Kubelet still had the issue of error getting node.
root@photon-f72a20e6dbfc [ /etc/systemd ]# systemctl status kubelet
● kubelet.service - Kubernetes Kubelet Server
Loaded: loaded (/usr/lib/systemd/system/kubelet.service; enabled; vendor preset: enabled)
Active: active (running) since Sun 2022-03-20 14:27:31 CET; 1s ago
Docs: https://github.com/GoogleCloudPlatform/kubernetes
Main PID: 17604 (kubelet)
Tasks: 14 (limit: 9347)
Memory: 59.0M
CGroup: /system.slice/kubelet.service
└─17604 /usr/bin/kubelet --logtostderr=true --v=0 --kubeconfig=/etc/kubernetes/kubeconfig --address=127.0.0.1 --hostname-override=127.0.0.1
Mär 20 14:27:33 photon-f72a20e6dbfc kubelet[17604]: E0320 14:27:33.096235 17604 controller.go:144] failed to ensure lease exists, will retry in 800ms, error: Get "http://127.0.0.1:8080/apis/>
Mär 20 14:27:33 photon-f72a20e6dbfc kubelet[17604]: E0320 14:27:33.188341 17604 kubelet.go:2412] "Error getting node" err="node \"127.0.0.1\" not found"
Mär 20 14:27:33 photon-f72a20e6dbfc kubelet[17604]: E0320 14:27:33.288772 17604 kubelet.go:2412] "Error getting node" err="node \"127.0.0.1\" not found"
Mär 20 14:27:33 photon-f72a20e6dbfc kubelet[17604]: E0320 14:27:33.389234 17604 kubelet.go:2412] "Error getting node" err="node \"127.0.0.1\" not found"
Mär 20 14:27:33 photon-f72a20e6dbfc kubelet[17604]: I0320 14:27:33.416244 17604 kubelet_node_status.go:71] "Attempting to register node" node="127.0.0.1"
Mär 20 14:27:33 photon-f72a20e6dbfc kubelet[17604]: E0320 14:27:33.417092 17604 kubelet_node_status.go:93] "Unable to register node with API server" err="Post \"http://127.0.0.1:8080/api/v1/>
Mär 20 14:27:33 photon-f72a20e6dbfc kubelet[17604]: E0320 14:27:33.464095 17604 reflector.go:138] k8s.io/client-go/informers/factory.go:134: Failed to watch *v1.Node: failed to list *v1.Node>
Mär 20 14:27:33 photon-f72a20e6dbfc kubelet[17604]: E0320 14:27:33.489882 17604 kubelet.go:2412] "Error getting node" err="node \"127.0.0.1\" not found"
Mär 20 14:27:33 photon-f72a20e6dbfc kubelet[17604]: E0320 14:27:33.590373 17604 kubelet.go:2412] "Error getting node" err="node \"127.0.0.1\" not found"
Mär 20 14:27:33 photon-f72a20e6dbfc kubelet[17604]: E0320 14:27:33.691013 17604 kubelet.go:2412] "Error getting node" err="node \"127.0.0.1\" not found"
I've stopped kubelet, and removed kubernetes again tdnf remove kubernetes
.
In addition, I've deleted some files which I've found on the filesystem.
rm /usr/libexec/kubernetes
rm -rf /usr/share/gocode/pkg/mod/github.com/
rm -rf /usr/share/gocode/pkg/mod/cache/download/k8s.io/kubernetes
I've deleted all docker images, containers and volumes and removed docker.
After that, I've installed kubernetes and docker again.
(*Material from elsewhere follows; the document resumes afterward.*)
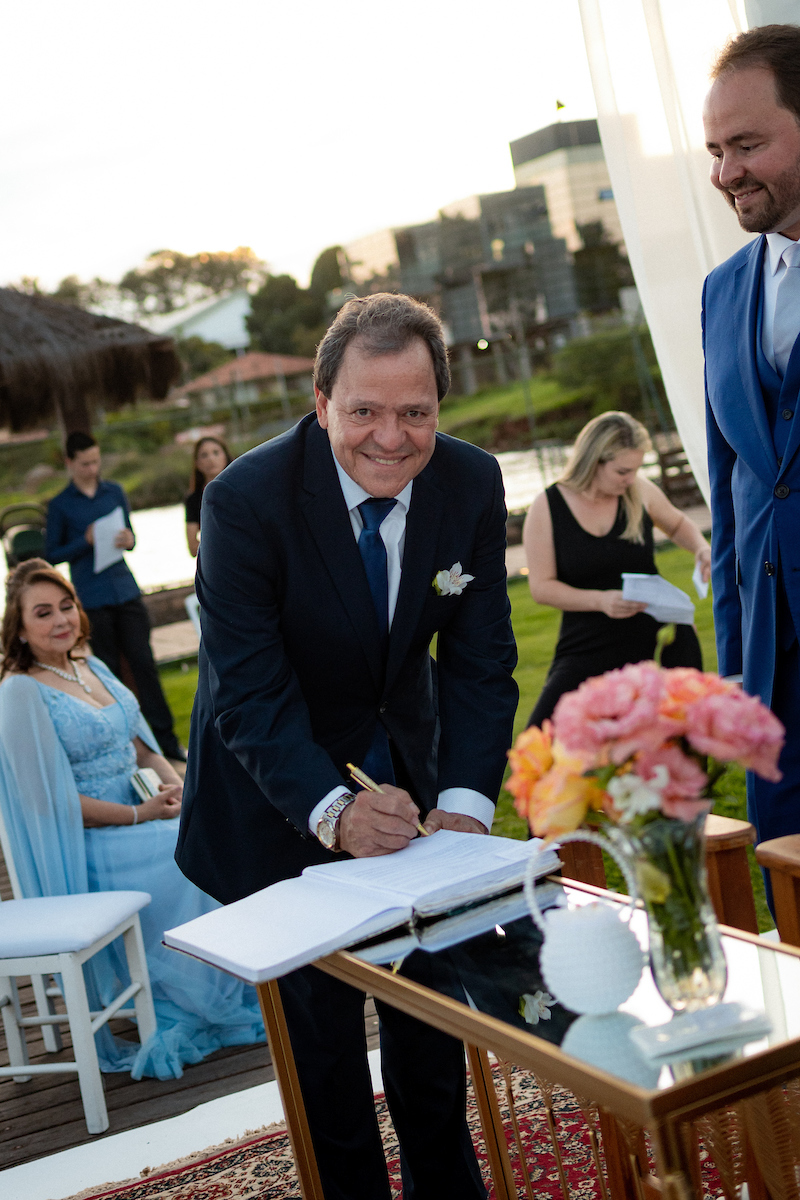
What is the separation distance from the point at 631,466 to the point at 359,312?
239 centimetres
Now the installation worked.
root@photon-f72a20e6dbfc [ / ]# kind create cluster
Creating cluster "kind" ...
✓ Ensuring node image (kindest/node:v1.21.1) 🖼
✓ Preparing nodes 📦
✓ Writing configuration 📜
✓ Starting control-plane 🕹️
✓ Installing CNI 🔌
✓ Installing StorageClass 💾
Set kubectl context to "kind-kind"
You can now use your cluster with:
kubectl cluster-info --context kind-kind
Thanks for using kind! 😊
root@photon-f72a20e6dbfc [ / ]#
The kubelet issue still persisted. kubeadm certs check-expiration
resulted that all certificates were missing.
I haven't the experience yet, to drill down more efficient the root cause and to fix it with minimal impact. For now, in the homelab, I redeployed the setup.